→ What you have to do
The entries should be given again so that each one matches the original exactly.

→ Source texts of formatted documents
------------------------------------------------
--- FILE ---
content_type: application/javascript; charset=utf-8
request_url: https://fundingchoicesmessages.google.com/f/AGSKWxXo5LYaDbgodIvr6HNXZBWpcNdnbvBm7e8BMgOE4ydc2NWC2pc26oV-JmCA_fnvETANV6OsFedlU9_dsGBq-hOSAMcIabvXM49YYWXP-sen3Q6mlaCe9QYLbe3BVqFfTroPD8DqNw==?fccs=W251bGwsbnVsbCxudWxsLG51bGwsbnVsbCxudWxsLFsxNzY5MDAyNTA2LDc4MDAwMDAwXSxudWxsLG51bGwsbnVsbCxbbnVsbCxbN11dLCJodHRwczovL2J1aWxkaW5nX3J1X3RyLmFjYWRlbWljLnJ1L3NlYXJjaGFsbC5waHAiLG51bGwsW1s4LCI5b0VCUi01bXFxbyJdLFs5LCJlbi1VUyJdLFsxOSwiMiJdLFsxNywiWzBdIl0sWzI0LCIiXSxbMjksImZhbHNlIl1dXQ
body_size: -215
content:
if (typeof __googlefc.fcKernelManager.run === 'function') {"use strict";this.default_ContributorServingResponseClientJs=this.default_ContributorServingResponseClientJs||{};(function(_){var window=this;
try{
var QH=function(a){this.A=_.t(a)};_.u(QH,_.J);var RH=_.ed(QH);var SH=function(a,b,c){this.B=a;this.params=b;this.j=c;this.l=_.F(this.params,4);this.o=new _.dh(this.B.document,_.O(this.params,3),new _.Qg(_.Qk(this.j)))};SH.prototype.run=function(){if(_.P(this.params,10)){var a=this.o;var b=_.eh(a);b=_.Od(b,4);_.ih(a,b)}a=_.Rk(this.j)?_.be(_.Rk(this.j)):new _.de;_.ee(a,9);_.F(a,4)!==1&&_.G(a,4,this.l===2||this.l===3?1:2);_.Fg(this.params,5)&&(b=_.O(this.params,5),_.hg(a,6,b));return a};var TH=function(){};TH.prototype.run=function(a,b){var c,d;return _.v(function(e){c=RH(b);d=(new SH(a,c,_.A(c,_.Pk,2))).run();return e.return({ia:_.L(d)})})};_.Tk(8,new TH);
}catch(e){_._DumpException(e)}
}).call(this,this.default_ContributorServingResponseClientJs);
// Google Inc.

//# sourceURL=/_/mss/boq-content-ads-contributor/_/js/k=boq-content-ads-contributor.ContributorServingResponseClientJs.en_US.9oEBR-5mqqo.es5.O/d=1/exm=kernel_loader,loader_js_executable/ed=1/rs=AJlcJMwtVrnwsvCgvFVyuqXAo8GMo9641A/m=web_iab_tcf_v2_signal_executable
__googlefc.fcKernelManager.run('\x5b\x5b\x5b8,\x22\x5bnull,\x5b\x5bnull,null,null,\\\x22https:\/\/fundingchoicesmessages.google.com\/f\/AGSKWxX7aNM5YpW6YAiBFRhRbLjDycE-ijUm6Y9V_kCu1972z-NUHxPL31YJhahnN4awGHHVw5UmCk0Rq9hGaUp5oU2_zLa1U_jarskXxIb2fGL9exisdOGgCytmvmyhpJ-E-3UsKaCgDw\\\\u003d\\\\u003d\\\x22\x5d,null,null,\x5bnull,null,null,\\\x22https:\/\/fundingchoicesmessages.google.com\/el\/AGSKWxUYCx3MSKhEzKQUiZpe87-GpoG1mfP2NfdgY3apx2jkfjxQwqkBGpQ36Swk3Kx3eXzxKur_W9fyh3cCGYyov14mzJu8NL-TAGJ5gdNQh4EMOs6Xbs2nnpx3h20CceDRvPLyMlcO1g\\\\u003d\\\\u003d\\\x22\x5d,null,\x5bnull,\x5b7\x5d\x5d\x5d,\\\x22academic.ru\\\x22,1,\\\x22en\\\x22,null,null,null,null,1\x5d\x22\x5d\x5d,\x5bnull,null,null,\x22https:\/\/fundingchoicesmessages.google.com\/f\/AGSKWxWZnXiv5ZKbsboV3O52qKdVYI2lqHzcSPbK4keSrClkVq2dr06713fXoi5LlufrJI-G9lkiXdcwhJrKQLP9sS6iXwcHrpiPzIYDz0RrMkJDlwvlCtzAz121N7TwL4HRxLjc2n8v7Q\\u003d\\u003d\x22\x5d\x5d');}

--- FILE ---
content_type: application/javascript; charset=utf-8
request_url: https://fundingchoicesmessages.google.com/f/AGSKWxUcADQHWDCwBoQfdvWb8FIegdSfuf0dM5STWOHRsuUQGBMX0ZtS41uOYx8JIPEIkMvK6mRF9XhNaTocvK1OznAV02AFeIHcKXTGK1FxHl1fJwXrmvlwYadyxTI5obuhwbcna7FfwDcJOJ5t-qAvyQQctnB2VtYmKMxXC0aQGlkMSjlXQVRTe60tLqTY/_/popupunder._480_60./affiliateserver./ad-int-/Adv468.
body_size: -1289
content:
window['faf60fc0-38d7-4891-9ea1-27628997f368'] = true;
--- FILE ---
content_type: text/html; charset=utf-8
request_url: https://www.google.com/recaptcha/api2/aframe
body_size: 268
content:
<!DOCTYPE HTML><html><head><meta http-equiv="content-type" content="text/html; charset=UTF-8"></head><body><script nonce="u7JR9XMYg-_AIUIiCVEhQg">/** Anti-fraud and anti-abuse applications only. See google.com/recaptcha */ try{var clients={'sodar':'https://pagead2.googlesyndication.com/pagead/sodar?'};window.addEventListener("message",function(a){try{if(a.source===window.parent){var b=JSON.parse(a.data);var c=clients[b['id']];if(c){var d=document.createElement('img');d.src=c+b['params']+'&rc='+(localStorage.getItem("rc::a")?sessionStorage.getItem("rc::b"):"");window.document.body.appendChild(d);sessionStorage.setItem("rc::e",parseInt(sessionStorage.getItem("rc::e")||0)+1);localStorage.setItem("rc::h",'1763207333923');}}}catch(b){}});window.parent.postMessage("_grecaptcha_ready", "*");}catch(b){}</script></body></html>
------------------------------------------------
→ Answer for the task
--- FILE ---
content_type: application/javascript; charset=utf-8
request_url: https://fundingchoicesmessages.google.com/f/AGSKWxXo5LYaDbgodIvr6HNXZBWpcNdnbvBm7e8BMgOE4ydc2NWC2pc26oV-JmCA_fnvETANV6OsFedlU9_dsGBq-hOSAMcIabvXM49YYWXP-sen3Q6mlaCe9QYLbe3BVqFfTroPD8DqNw==?fccs=W251bGwsbnVsbCxudWxsLG51bGwsbnVsbCxudWxsLFsxNzY5MDAyNTA2LDc4MDAwMDAwXSxudWxsLG51bGwsbnVsbCxbbnVsbCxbN11dLCJodHRwczovL2J1aWxkaW5nX3J1X3RyLmFjYWRlbWljLnJ1L3NlYXJjaGFsbC5waHAiLG51bGwsW1s4LCI5b0VCUi01bXFxbyJdLFs5LCJlbi1VUyJdLFsxOSwiMiJdLFsxNywiWzBdIl0sWzI0LCIiXSxbMjksImZhbHNlIl1dXQ
body_size: -215
content:
if (typeof __googlefc.fcKernelManager.run === 'function') {"use strict";this.default_ContributorServingResponseClientJs=this.default_ContributorServingResponseClientJs||{};(function(_){var window=this;
try{
var QH=function(a){this.A=_.t(a)};_.u(QH,_.J);var RH=_.ed(QH);var SH=function(a,b,c){this.B=a;this.params=b;this.j=c;this.l=_.F(this.params,4);this.o=new _.dh(this.B.document,_.O(this.params,3),new _.Qg(_.Qk(this.j)))};SH.prototype.run=function(){if(_.P(this.params,10)){var a=this.o;var b=_.eh(a);b=_.Od(b,4);_.ih(a,b)}a=_.Rk(this.j)?_.be(_.Rk(this.j)):new _.de;_.ee(a,9);_.F(a,4)!==1&&_.G(a,4,this.l===2||this.l===3?1:2);_.Fg(this.params,5)&&(b=_.O(this.params,5),_.hg(a,6,b));return a};var TH=function(){};TH.prototype.run=function(a,b){var c,d;return _.v(function(e){c=RH(b);d=(new SH(a,c,_.A(c,_.Pk,2))).run();return e.return({ia:_.L(d)})})};_.Tk(8,new TH);
}catch(e){_._DumpException(e)}
}).call(this,this.default_ContributorServingResponseClientJs);
// Google Inc.

//# sourceURL=/_/mss/boq-content-ads-contributor/_/js/k=boq-content-ads-contributor.ContributorServingResponseClientJs.en_US.9oEBR-5mqqo.es5.O/d=1/exm=kernel_loader,loader_js_executable/ed=1/rs=AJlcJMwtVrnwsvCgvFVyuqXAo8GMo9641A/m=web_iab_tcf_v2_signal_executable
__googlefc.fcKernelManager.run('\x5b\x5b\x5b8,\x22\x5bnull,\x5b\x5bnull,null,null,\\\x22https:\/\/fundingchoicesmessages.google.com\/f\/AGSKWxX7aNM5YpW6YAiBFRhRbLjDycE-ijUm6Y9V_kCu1972z-NUHxPL31YJhahnN4awGHHVw5UmCk0Rq9hGaUp5oU2_zLa1U_jarskXxIb2fGL9exisdOGgCytmvmyhpJ-E-3UsKaCgDw\\\\u003d\\\\u003d\\\x22\x5d,null,null,\x5bnull,null,null,\\\x22https:\/\/fundingchoicesmessages.google.com\/el\/AGSKWxUYCx3MSKhEzKQUiZpe87-GpoG1mfP2NfdgY3apx2jkfjxQwqkBGpQ36Swk3Kx3eXzxKur_W9fyh3cCGYyov14mzJu8NL-TAGJ5gdNQh4EMOs6Xbs2nnpx3h20CceDRvPLyMlcO1g\\\\u003d\\\\u003d\\\x22\x5d,null,\x5bnull,\x5b7\x5d\x5d\x5d,\\\x22academic.ru\\\x22,1,\\\x22en\\\x22,null,null,null,null,1\x5d\x22\x5d\x5d,\x5bnull,null,null,\x22https:\/\/fundingchoicesmessages.google.com\/f\/AGSKWxWZnXiv5ZKbsboV3O52qKdVYI2lqHzcSPbK4keSrClkVq2dr06713fXoi5LlufrJI-G9lkiXdcwhJrKQLP9sS6iXwcHrpiPzIYDz0RrMkJDlwvlCtzAz121N7TwL4HRxLjc2n8v7Q\\u003d\\u003d\x22\x5d\x5d');}

--- FILE ---
content_type: application/javascript; charset=utf-8
request_url: https://fundingchoicesmessages.google.com/f/AGSKWxUcADQHWDCwBoQfdvWb8FIegdSfuf0dM5STWOHRsuUQGBMX0ZtS41uOYx8JIPEIkMvK6mRF9XhNaTocvK1OznAV02AFeIHcKXTGK1FxHl1fJwXrmvlwYadyxTI5obuhwbcna7FfwDcJOJ5t-qAvyQQctnB2VtYmKMxXC0aQGlkMSjlXQVRTe60tLqTY/_/popupunder._480_60./affiliateserver./ad-int-/Adv468.
body_size: -1289
content:
window['faf60fc0-38d7-4891-9ea1-27628997f368'] = true;
--- FILE ---
content_type: text/html; charset=utf-8
request_url: https://www.google.com/recaptcha/api2/aframe
body_size: 268
content:
<!DOCTYPE HTML><html><head><meta http-equiv="content-type" content="text/html; charset=UTF-8"></head><body><script nonce="u7JR9XMYg-_AIUIiCVEhQg">/** Anti-fraud and anti-abuse applications only. See google.com/recaptcha */ try{var clients={'sodar':'https://pagead2.googlesyndication.com/pagead/sodar?'};window.addEventListener("message",function(a){try{if(a.source===window.parent){var b=JSON.parse(a.data);var c=clients[b['id']];if(c){var d=document.createElement('img');d.src=c+b['params']+'&rc='+(localStorage.getItem("rc::a")?sessionStorage.getItem("rc::b"):"");window.document.body.appendChild(d);sessionStorage.setItem("rc::e",parseInt(sessionStorage.getItem("rc::e")||0)+1);localStorage.setItem("rc::h",'1763207333923');}}}catch(b){}});window.parent.postMessage("_grecaptcha_ready", "*");}catch(b){}</script></body></html>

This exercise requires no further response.